19
March
2019
|
11:28
America/New_York

Visteon lane detection challenge: Calling all deep learning developers

Visteon’s computer vision-based lane detection challenge – named ViLD – is open to automotive, academic and other deep learning developers and practitioners. Using Visteon’s DriveCore™ Studio software development kit, ViLD offers participants the opportunity to interact and test deep learning solutions directly on the DriveCore™ platform, with the objective of bringing new deep learning research closer to real-world, state-of-the-art automotive grade software.

ViLD is a computer vision-based lane detection challenge which focuses on a very specific task: The detection of lanes painted on the road through a front-mounted camera under a variety of conditions including brightness, color and curvature. Additionally, participants are asked to explore the real-world challenges of such a detection task. For example, instead of focusing on metrics for the quality of detections, we ask how deployable these detectors are. Can they run on edge devices that might already be running many processes? And, how dependable are they? Would they perform well even when the environment changes slightly? For ease of evaluation, it is assumed that these solutions involve deep learning-based approaches.

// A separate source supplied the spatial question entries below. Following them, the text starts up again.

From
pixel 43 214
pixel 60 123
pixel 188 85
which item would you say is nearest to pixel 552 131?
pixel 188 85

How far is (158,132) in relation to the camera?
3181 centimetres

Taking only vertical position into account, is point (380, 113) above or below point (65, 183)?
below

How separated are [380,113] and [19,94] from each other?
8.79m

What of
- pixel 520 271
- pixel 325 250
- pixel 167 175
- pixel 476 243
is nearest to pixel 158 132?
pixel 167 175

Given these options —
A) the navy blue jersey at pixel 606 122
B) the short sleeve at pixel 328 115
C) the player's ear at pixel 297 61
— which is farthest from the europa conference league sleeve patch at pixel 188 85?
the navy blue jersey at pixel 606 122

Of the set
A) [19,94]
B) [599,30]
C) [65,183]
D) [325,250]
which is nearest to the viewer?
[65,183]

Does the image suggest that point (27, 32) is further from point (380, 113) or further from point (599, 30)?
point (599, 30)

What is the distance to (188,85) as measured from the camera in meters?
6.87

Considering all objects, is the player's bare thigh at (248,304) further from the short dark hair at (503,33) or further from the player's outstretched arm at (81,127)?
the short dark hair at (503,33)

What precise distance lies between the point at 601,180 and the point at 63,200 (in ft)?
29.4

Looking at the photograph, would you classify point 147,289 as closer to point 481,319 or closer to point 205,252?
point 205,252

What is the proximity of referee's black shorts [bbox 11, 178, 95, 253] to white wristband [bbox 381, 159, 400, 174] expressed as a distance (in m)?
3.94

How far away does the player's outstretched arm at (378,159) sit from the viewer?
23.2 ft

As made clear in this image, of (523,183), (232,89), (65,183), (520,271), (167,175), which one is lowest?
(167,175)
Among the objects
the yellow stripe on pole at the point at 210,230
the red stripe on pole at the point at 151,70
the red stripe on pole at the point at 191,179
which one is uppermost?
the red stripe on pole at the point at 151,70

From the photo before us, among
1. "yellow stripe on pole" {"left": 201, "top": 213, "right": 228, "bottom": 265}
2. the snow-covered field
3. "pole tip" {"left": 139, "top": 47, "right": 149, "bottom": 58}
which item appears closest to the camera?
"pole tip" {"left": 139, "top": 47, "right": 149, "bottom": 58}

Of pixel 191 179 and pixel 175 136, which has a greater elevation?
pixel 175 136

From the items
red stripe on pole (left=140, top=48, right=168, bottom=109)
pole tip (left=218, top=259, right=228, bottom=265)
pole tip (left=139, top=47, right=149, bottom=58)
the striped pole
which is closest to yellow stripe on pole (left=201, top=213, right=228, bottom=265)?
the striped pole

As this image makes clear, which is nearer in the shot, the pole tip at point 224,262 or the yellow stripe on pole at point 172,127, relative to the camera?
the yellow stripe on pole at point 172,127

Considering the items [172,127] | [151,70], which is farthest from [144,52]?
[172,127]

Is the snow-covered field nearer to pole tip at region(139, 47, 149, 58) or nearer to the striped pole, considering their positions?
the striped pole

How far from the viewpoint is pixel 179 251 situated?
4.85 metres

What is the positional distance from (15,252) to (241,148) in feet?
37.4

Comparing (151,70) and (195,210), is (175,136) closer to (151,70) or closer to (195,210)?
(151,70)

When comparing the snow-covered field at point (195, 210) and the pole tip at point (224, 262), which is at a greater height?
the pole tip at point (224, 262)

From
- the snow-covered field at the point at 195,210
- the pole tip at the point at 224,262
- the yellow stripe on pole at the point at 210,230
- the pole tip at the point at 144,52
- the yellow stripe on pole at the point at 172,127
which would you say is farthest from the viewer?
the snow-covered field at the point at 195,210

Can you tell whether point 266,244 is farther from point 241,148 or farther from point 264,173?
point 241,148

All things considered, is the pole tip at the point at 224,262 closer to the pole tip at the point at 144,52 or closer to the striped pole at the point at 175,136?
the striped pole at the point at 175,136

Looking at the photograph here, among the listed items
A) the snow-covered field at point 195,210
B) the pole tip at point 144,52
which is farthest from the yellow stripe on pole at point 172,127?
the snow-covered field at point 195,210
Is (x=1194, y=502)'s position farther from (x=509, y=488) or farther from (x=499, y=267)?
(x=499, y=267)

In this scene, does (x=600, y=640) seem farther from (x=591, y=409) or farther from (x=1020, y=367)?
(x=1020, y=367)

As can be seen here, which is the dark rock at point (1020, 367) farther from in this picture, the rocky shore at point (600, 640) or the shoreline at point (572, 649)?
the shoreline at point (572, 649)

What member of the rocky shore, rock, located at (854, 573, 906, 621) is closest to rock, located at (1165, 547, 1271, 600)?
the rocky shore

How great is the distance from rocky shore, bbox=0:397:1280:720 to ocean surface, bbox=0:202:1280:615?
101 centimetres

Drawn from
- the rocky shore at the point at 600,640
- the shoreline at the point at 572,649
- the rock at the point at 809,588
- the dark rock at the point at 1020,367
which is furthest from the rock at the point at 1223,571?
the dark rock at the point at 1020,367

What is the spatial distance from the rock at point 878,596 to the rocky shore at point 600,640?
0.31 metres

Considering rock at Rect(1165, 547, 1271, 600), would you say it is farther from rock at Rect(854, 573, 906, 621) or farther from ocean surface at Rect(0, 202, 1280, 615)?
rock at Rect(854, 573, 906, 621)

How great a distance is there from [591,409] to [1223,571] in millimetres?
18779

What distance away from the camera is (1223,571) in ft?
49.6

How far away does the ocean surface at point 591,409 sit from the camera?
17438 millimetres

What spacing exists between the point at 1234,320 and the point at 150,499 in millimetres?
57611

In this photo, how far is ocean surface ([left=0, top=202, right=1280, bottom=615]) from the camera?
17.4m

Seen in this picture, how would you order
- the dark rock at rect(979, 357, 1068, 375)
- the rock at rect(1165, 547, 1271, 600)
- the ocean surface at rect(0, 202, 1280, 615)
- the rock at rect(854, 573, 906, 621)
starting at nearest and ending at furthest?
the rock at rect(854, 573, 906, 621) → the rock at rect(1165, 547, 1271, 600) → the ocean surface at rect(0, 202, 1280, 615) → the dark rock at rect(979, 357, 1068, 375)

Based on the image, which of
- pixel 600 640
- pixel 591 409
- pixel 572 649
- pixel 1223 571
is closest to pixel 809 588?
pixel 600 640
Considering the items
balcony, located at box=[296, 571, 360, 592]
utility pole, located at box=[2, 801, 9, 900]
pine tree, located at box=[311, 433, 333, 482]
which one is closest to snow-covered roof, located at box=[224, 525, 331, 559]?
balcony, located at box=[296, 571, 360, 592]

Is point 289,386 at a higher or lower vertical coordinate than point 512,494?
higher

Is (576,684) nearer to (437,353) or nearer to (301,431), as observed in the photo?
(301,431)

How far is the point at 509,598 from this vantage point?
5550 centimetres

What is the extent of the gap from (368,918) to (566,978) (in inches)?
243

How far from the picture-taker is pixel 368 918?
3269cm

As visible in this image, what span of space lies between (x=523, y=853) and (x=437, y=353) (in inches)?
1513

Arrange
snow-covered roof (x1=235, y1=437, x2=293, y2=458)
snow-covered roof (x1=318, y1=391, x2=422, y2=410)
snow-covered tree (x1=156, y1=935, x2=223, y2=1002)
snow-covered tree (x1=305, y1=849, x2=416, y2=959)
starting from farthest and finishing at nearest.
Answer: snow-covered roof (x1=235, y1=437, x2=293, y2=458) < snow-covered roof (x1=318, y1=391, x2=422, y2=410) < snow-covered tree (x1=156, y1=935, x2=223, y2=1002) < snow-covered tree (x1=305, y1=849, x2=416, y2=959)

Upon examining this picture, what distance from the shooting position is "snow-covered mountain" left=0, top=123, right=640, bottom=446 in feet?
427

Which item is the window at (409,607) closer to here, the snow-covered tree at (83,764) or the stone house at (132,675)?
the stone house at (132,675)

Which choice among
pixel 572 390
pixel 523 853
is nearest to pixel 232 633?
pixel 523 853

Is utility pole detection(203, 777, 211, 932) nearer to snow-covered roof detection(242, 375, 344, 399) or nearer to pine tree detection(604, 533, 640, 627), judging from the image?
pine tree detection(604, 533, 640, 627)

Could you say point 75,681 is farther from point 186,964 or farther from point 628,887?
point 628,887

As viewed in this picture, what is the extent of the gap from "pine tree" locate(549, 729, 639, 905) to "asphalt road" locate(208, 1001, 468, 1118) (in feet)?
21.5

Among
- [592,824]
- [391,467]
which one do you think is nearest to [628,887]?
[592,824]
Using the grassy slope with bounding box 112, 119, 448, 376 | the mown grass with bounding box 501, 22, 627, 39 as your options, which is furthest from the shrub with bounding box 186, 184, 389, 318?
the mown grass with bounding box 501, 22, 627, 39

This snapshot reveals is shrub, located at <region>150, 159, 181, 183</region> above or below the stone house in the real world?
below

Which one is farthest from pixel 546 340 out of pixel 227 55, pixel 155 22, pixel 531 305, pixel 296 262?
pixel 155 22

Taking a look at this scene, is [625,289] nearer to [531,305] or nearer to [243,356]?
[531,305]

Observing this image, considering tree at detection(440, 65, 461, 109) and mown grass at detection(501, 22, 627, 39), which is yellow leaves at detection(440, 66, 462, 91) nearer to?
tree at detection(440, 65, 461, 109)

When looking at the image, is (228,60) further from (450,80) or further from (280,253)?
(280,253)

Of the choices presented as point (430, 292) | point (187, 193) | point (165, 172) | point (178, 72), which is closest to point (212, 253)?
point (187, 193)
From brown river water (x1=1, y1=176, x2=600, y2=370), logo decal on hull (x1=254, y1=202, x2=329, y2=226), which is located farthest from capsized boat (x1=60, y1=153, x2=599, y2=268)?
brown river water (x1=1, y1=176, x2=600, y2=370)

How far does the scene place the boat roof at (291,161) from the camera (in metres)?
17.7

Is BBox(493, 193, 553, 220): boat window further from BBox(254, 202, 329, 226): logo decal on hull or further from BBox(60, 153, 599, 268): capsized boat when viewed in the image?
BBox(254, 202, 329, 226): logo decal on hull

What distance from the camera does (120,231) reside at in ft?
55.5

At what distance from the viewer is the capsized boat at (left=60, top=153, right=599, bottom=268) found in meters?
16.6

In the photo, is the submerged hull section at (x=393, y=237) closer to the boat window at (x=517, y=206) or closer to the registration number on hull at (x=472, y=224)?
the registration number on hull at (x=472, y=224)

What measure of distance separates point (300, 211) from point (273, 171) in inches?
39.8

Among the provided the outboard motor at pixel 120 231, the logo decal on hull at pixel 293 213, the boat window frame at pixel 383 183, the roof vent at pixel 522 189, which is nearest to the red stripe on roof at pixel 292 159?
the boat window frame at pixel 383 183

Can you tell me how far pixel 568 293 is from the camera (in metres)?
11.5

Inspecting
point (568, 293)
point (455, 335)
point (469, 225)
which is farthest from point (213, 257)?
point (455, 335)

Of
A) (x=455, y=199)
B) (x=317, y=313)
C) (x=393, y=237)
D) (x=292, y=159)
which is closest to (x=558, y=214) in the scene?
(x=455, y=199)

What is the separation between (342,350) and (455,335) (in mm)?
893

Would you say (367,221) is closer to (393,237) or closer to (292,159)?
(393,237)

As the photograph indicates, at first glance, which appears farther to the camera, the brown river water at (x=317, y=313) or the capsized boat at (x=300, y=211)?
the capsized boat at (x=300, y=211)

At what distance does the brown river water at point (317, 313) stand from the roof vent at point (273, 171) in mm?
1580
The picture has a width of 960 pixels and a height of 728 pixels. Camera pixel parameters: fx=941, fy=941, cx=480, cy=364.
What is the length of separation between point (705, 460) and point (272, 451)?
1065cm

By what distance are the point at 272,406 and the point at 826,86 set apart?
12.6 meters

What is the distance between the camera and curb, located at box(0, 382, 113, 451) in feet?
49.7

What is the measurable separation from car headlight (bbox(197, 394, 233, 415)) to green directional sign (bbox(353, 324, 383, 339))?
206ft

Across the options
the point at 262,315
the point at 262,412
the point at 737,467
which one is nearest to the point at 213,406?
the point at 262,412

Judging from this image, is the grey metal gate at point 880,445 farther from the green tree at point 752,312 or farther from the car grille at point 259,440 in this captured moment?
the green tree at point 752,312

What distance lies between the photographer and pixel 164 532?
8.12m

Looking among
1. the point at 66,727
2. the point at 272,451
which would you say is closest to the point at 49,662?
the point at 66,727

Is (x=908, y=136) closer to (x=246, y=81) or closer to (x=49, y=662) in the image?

The challenge is open to everyone around the globe and comes with the opportunity to test the algorithm on DriveCore™, while DriveCore™ Studio can be used to view these metrics. It is associated with the CVPR 2019 workshop DThree that Visteon is organizing in partnership with the University of Oxford, University of Genova and the BMW Group.

 

Shashank Pathak, software architect, artificial intelligence
Through ViLD, we seek to bring into focus the applied computer vision challenges in autonomous driving, especially considering state-of-the-art approaches and industry-grade hardware. This represents the first time such hardware is available to use in public deployment of deep learning algorithms.
Shashank Pathak, software architect, artificial intelligence

Running from March 1-31, participants are invited to download a baseline solution and associated competition files from the ViLD online portal, which will help participants make a quick start. Submissions are made via the portal where a panel of Visteon judges, supported by partners from Oxford and Genova Universities and BMW, will evaluate submissions on a range of qualitative and quantitative criteria over two phases.